Do Scientists "Believe" in Evolution?

I was most interested to see Glenn Branch's blog post What's wrong with 'belief in Evolution? and posted the following comment: 
As someone who is interested in the role of the brain's neural code in the evolution of humans I don't see any differences in the way the creationist and the scientist's brains work at the biological level. The basic processing mechanism favours confirmation bias – where new information that reinforces what you already know is readily accepted, while negative information is either “not seen” or deliberately ignored. Everyone has their own personal model of the world, and the rules by which new information is acceptable. Our intelligence is because we learn rapidly, using language, because we naturally believe what we are told!
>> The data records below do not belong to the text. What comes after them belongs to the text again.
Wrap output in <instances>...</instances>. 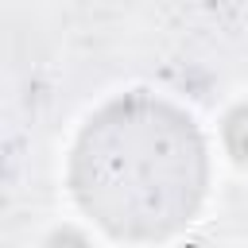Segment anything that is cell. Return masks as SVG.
I'll return each mask as SVG.
<instances>
[{"instance_id":"obj_1","label":"cell","mask_w":248,"mask_h":248,"mask_svg":"<svg viewBox=\"0 0 248 248\" xmlns=\"http://www.w3.org/2000/svg\"><path fill=\"white\" fill-rule=\"evenodd\" d=\"M205 140L194 120L147 93H128L81 128L70 155L74 202L116 240H167L205 198Z\"/></svg>"},{"instance_id":"obj_2","label":"cell","mask_w":248,"mask_h":248,"mask_svg":"<svg viewBox=\"0 0 248 248\" xmlns=\"http://www.w3.org/2000/svg\"><path fill=\"white\" fill-rule=\"evenodd\" d=\"M225 147L236 163H248V105H236L225 116Z\"/></svg>"},{"instance_id":"obj_3","label":"cell","mask_w":248,"mask_h":248,"mask_svg":"<svg viewBox=\"0 0 248 248\" xmlns=\"http://www.w3.org/2000/svg\"><path fill=\"white\" fill-rule=\"evenodd\" d=\"M46 248H89L78 232H70V229H62V232H54L50 240H46Z\"/></svg>"}]
</instances>
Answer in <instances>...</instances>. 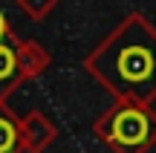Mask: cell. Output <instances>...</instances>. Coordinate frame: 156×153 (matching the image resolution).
Returning a JSON list of instances; mask_svg holds the SVG:
<instances>
[{"label": "cell", "instance_id": "cell-1", "mask_svg": "<svg viewBox=\"0 0 156 153\" xmlns=\"http://www.w3.org/2000/svg\"><path fill=\"white\" fill-rule=\"evenodd\" d=\"M116 139L127 148H136L147 139V119L136 110H124L116 119Z\"/></svg>", "mask_w": 156, "mask_h": 153}, {"label": "cell", "instance_id": "cell-2", "mask_svg": "<svg viewBox=\"0 0 156 153\" xmlns=\"http://www.w3.org/2000/svg\"><path fill=\"white\" fill-rule=\"evenodd\" d=\"M153 69V61L147 52H139V49H127L122 58V72L127 75V78L139 81V78H147V72Z\"/></svg>", "mask_w": 156, "mask_h": 153}, {"label": "cell", "instance_id": "cell-3", "mask_svg": "<svg viewBox=\"0 0 156 153\" xmlns=\"http://www.w3.org/2000/svg\"><path fill=\"white\" fill-rule=\"evenodd\" d=\"M15 148V127H12V121L0 119V153H9Z\"/></svg>", "mask_w": 156, "mask_h": 153}, {"label": "cell", "instance_id": "cell-4", "mask_svg": "<svg viewBox=\"0 0 156 153\" xmlns=\"http://www.w3.org/2000/svg\"><path fill=\"white\" fill-rule=\"evenodd\" d=\"M12 69H15V55H12V49H6L0 43V78L12 75Z\"/></svg>", "mask_w": 156, "mask_h": 153}, {"label": "cell", "instance_id": "cell-5", "mask_svg": "<svg viewBox=\"0 0 156 153\" xmlns=\"http://www.w3.org/2000/svg\"><path fill=\"white\" fill-rule=\"evenodd\" d=\"M3 32H6V20L0 17V35H3Z\"/></svg>", "mask_w": 156, "mask_h": 153}]
</instances>
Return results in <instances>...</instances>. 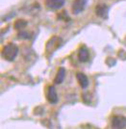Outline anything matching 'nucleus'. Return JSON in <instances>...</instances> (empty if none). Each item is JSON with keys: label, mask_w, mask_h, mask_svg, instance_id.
<instances>
[{"label": "nucleus", "mask_w": 126, "mask_h": 129, "mask_svg": "<svg viewBox=\"0 0 126 129\" xmlns=\"http://www.w3.org/2000/svg\"><path fill=\"white\" fill-rule=\"evenodd\" d=\"M18 53V47L15 43H8L4 46V48L2 50V55L4 57V59L7 61H14L17 57Z\"/></svg>", "instance_id": "1"}, {"label": "nucleus", "mask_w": 126, "mask_h": 129, "mask_svg": "<svg viewBox=\"0 0 126 129\" xmlns=\"http://www.w3.org/2000/svg\"><path fill=\"white\" fill-rule=\"evenodd\" d=\"M26 25H27V22L25 21V20L18 19V20H17L16 23H15V28H16L17 30H22Z\"/></svg>", "instance_id": "10"}, {"label": "nucleus", "mask_w": 126, "mask_h": 129, "mask_svg": "<svg viewBox=\"0 0 126 129\" xmlns=\"http://www.w3.org/2000/svg\"><path fill=\"white\" fill-rule=\"evenodd\" d=\"M76 78H77L78 83H79V85L81 86V88H83V89H86V88L89 86L88 77L85 75L84 73H82V72H78V73L76 74Z\"/></svg>", "instance_id": "6"}, {"label": "nucleus", "mask_w": 126, "mask_h": 129, "mask_svg": "<svg viewBox=\"0 0 126 129\" xmlns=\"http://www.w3.org/2000/svg\"><path fill=\"white\" fill-rule=\"evenodd\" d=\"M86 3H87V0H74L72 4V13L74 15L80 14L84 10Z\"/></svg>", "instance_id": "3"}, {"label": "nucleus", "mask_w": 126, "mask_h": 129, "mask_svg": "<svg viewBox=\"0 0 126 129\" xmlns=\"http://www.w3.org/2000/svg\"><path fill=\"white\" fill-rule=\"evenodd\" d=\"M18 37H22L23 39H29L30 38V34L27 32H21L20 34H18Z\"/></svg>", "instance_id": "11"}, {"label": "nucleus", "mask_w": 126, "mask_h": 129, "mask_svg": "<svg viewBox=\"0 0 126 129\" xmlns=\"http://www.w3.org/2000/svg\"><path fill=\"white\" fill-rule=\"evenodd\" d=\"M65 4V0H46L45 5L48 9L51 10H58L62 8Z\"/></svg>", "instance_id": "5"}, {"label": "nucleus", "mask_w": 126, "mask_h": 129, "mask_svg": "<svg viewBox=\"0 0 126 129\" xmlns=\"http://www.w3.org/2000/svg\"><path fill=\"white\" fill-rule=\"evenodd\" d=\"M46 97H47L48 102L51 103V104H56L58 102V95H57L56 90L53 86L48 87L47 92H46Z\"/></svg>", "instance_id": "4"}, {"label": "nucleus", "mask_w": 126, "mask_h": 129, "mask_svg": "<svg viewBox=\"0 0 126 129\" xmlns=\"http://www.w3.org/2000/svg\"><path fill=\"white\" fill-rule=\"evenodd\" d=\"M65 76H66V70L64 68H61L60 70H58L56 76H55L54 83L55 84H61L65 79Z\"/></svg>", "instance_id": "9"}, {"label": "nucleus", "mask_w": 126, "mask_h": 129, "mask_svg": "<svg viewBox=\"0 0 126 129\" xmlns=\"http://www.w3.org/2000/svg\"><path fill=\"white\" fill-rule=\"evenodd\" d=\"M96 14L99 16H101V17L106 18L107 16H108V8H107V6L104 5V4L97 5V7H96Z\"/></svg>", "instance_id": "8"}, {"label": "nucleus", "mask_w": 126, "mask_h": 129, "mask_svg": "<svg viewBox=\"0 0 126 129\" xmlns=\"http://www.w3.org/2000/svg\"><path fill=\"white\" fill-rule=\"evenodd\" d=\"M78 58L80 60V62H87L90 58V53H89L88 49L85 46H83L79 49L78 51Z\"/></svg>", "instance_id": "7"}, {"label": "nucleus", "mask_w": 126, "mask_h": 129, "mask_svg": "<svg viewBox=\"0 0 126 129\" xmlns=\"http://www.w3.org/2000/svg\"><path fill=\"white\" fill-rule=\"evenodd\" d=\"M126 127V118L123 116H115L112 119V128L123 129Z\"/></svg>", "instance_id": "2"}]
</instances>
A belief in the value of the scientific method opens up a universe of practical knowledge on which our civilization depends, and I find such a belief system extremely satisfactory because it works.
However the brain is capable of working with other belief systems and many people find it more satisfactory to be in a supportive community which is (in my terms, but not in theirs) detached from reality. In effect out intelligence arises from our ability to learn much faster than animals (due to our language) but this has the disadvantage that there is a natural tendency to follow charismic leaders.
In evolutionary biological terms we all believe, without question, most of what we learn as children. And scientist and creationist brains work in the same way, trusting information from people who have similar belief systems to their own – and rejecting belief systems they find unacceptable.
If you assume the kind of brain model I describe on this blog we all "believe" without question what we have learnt throughout life - and we would be less mentally efficient is we spent time checking up on the validity of what we are told. We should no assume that the way a scientist justifies science is any different - in terms of biological activity at the neuron level - than the way a religious person justifies religion.